→ **Prompt**: Return the data below exactly, but only from the line containing "El callejón de la sangre" through the line containing "2024 Volkswagen T-Cross", with both of those lines included.

→ **Exercise data**:
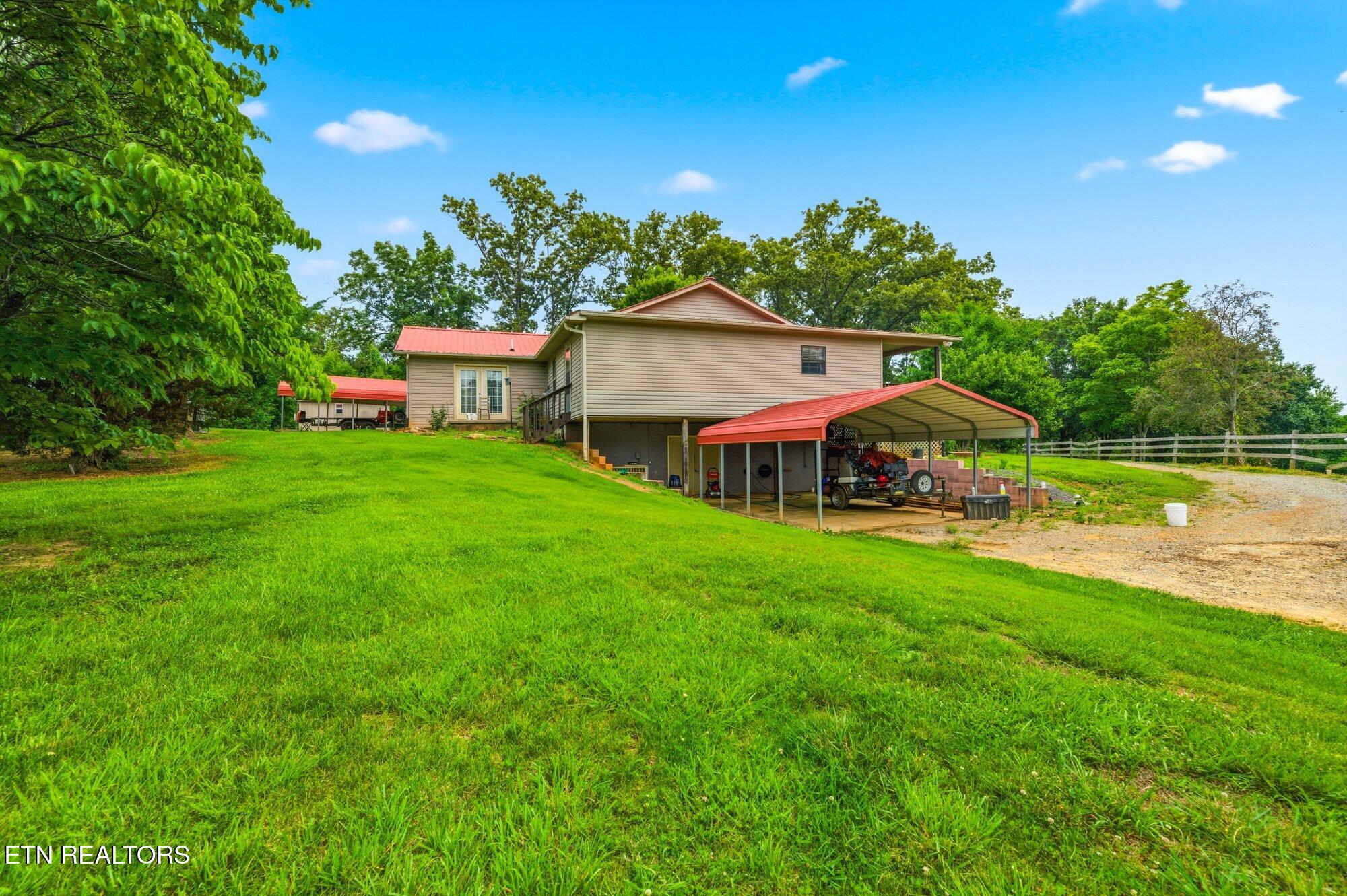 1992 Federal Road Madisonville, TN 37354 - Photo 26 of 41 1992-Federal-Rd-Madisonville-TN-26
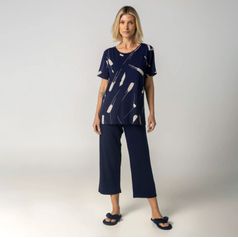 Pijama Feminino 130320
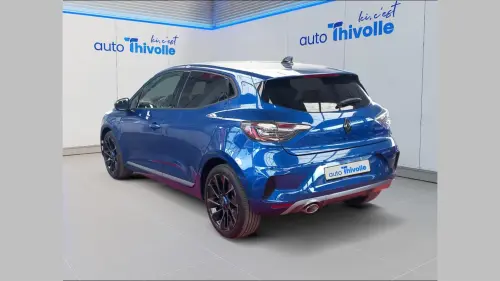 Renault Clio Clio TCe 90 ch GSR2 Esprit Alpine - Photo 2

--

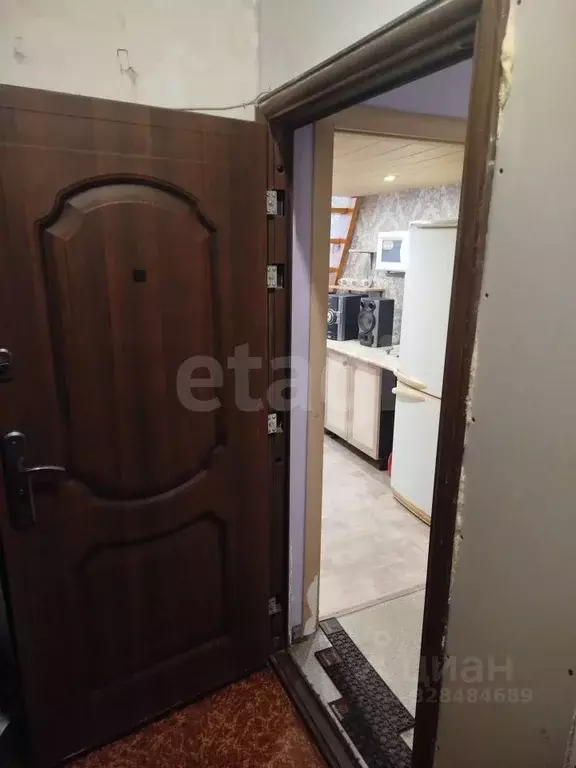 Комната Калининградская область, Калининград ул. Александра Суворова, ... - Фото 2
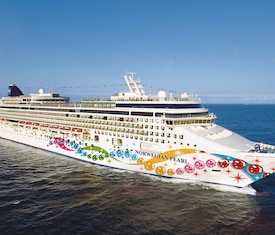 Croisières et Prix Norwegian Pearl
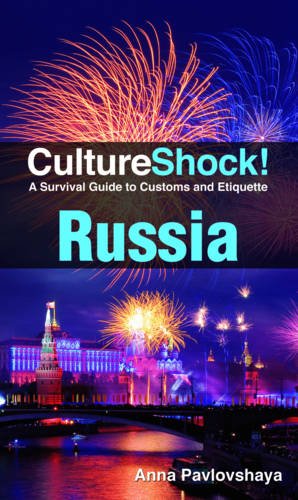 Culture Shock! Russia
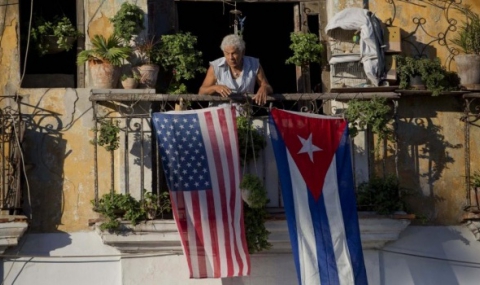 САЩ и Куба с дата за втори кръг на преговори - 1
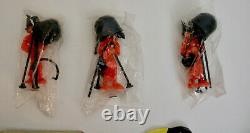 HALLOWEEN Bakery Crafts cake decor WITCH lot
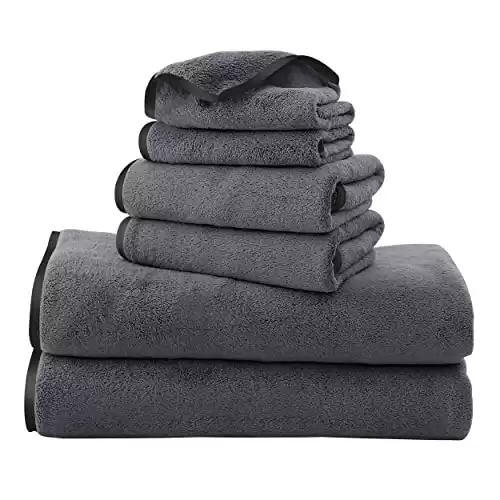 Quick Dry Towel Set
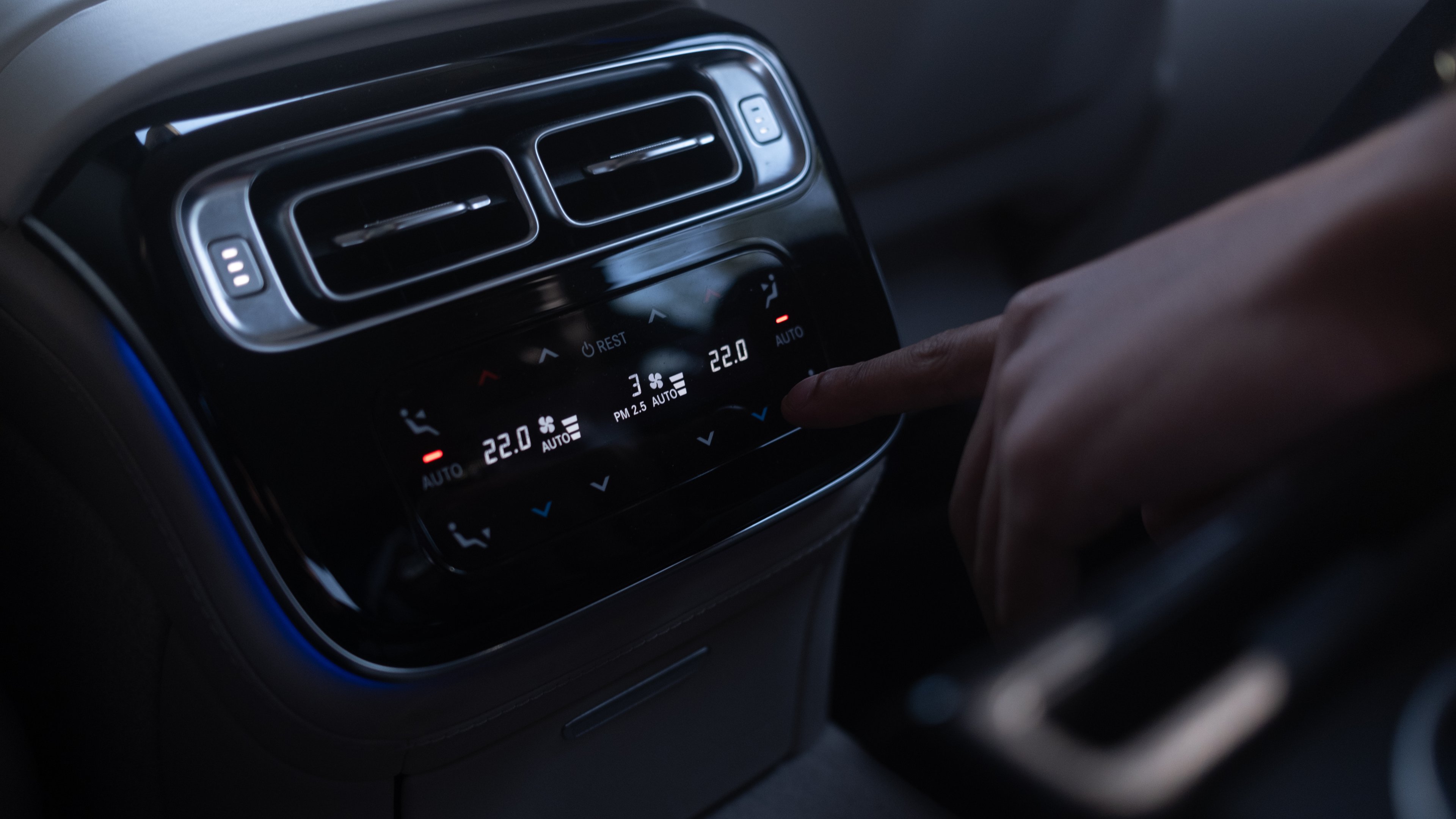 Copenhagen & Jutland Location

==

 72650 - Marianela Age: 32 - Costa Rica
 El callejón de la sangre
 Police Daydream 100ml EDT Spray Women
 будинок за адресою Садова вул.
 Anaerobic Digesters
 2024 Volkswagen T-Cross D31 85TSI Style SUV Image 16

→ **Result**:
 El callejón de la sangre
 Police Daydream 100ml EDT Spray Women
 будинок за адресою Садова вул.
 Anaerobic Digesters
 2024 Volkswagen T-Cross D31 85TSI Style SUV Image 16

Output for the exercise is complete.